Responsable cybersécurité au sein de l’Electronic Frontier Foundation, Eva Galperin nous explique pourquoi il faut craindre les lois sur les backdoors. Et pourquoi Protonmail n’est pas la panacée pour communiquer en toute sécurité.

Rédaction de guides de sécurité, analyse de logiciels espions, organisation d’un concours de création de nœuds Tor… Quand il s’agit de lutter contre la surveillance étatique et de promouvoir la sécurité des données, Eva Galperin ne ménage pas ses efforts. C’est pourquoi elle occupe aujourd’hui le poste de directrice de la cybersécurité au sein de l’Electronic Frontier Foundation (EFF), la célèbre association américaine de défense des droits civiques et numériques.

Quand elle parle, elle adopte forcément un ton très militant, à la fois péremptoire et nonchalant. Un curieux mélange qui peut surprendre au début. Mais quand on aborde le sujet des backdoors logicielles, le visage s’assombrit sensiblement. « C’est clairement l’une des plus grandes menaces pour la sécurité et la protection des données personnelles aujourd’hui », nous explique-t-elle, de passage à Barcelone pour une conférence organisée par Kasperky Labs.

L’idée des backdoors fait son chemin

Il faut dire que cette idée continue de faire son chemin et engrange ses premiers succès. « La Russie a déjà adopté une loi sur les backdoors. L’Australie est en train d’en examiner une.
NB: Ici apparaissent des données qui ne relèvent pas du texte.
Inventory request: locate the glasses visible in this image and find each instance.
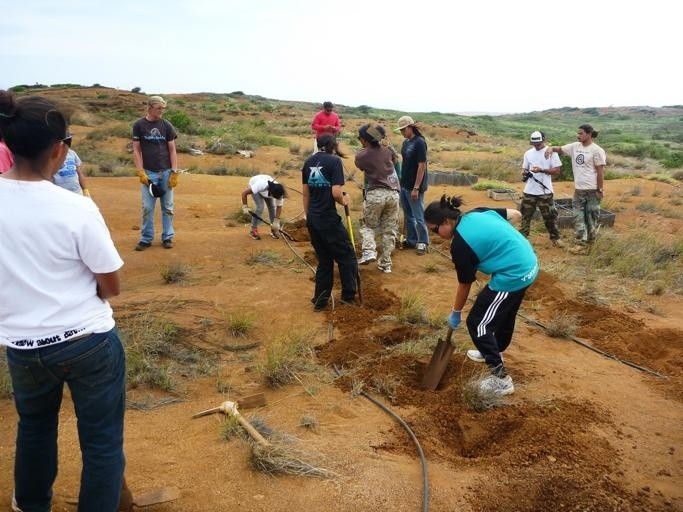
[432,224,439,234]
[56,135,73,147]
Le Brésil s’y intéresse aussi. Aux Etats-Unis, les FBI n’arrête pas de pousser en ce sens. Ce sujet n’est pas l’apanage des pays autoritaires. C’est une menace réelle partout dans le monde. Le jour où il y aura des backdoors dans les logiciels, il n’y aura plus de vie privée et de sécurité des données », estime-t-elle.
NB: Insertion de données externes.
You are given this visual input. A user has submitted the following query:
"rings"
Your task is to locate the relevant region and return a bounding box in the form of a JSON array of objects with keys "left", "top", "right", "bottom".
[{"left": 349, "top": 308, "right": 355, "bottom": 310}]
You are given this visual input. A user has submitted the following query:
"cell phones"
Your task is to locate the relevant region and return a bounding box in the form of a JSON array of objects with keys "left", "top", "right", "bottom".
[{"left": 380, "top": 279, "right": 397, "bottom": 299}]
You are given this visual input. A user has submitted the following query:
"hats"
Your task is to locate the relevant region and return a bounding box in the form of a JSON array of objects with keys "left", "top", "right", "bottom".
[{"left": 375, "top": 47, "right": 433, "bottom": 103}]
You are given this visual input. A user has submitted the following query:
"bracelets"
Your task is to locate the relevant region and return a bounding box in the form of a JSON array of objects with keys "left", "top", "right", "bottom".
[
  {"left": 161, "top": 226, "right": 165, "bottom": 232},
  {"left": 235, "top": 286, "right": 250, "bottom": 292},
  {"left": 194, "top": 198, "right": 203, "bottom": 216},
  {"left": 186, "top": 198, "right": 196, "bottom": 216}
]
Certes, il y aura toujours une poignée d’informaticiens barbus qui pourront se bricoler des outils de communication sans porte dérobée, à coup de logiciels open source par exemple. Mais pour la masse des gens, la partie sera perdue. « Je ne me bats pas pour les adeptes de la ligne de commande, mais pour tous les gens. Evidemment, vous pouvez toujours avoir une confiance aveugle en votre gouvernement, pourquoi pas, mais qu’en est-il des autres gouvernements qui pourront également accéder à vos conversations ? Ou des cybercriminels qui pourraient mettre la main sur la porte dérobée ? », souligne-t-elle.

L’e-mail, un outil de communication obsolète

Pour autant, Eva Galderin n’est pas contre tout de forme de surveillance. « Certaines formes de surveillance ciblée sont légitimes, quand il s’agit d’observer une organisation criminelle par exemple. Mais cela doit se faire de manière justifiée et proportionnée. A ce titre, nous avons établi en 2013 une liste de 13 principes que les gouvernements devraient respecter pour ce type de surveillance », indique-t-elle. Aux personnes qui veulent communiquer de manière sécurisée, elle recommande de laisser tomber une bonne fois pour toute l’e-mail classique et d’utiliser des messageries avec chiffrement de bout en bout telles que Signal, WhatsApp ou Keybase. « On peut presque tout faire au travers de ces nouveaux services de messagerie. Aujourd’hui, il n’y a plus vraiment de raison valable d’utiliser l’e-mail qui, pour être sécurisé, nécessite l’utilisation de PGP. Mais c’est très compliqué en raison de la gestion des clés », explique-t-elle.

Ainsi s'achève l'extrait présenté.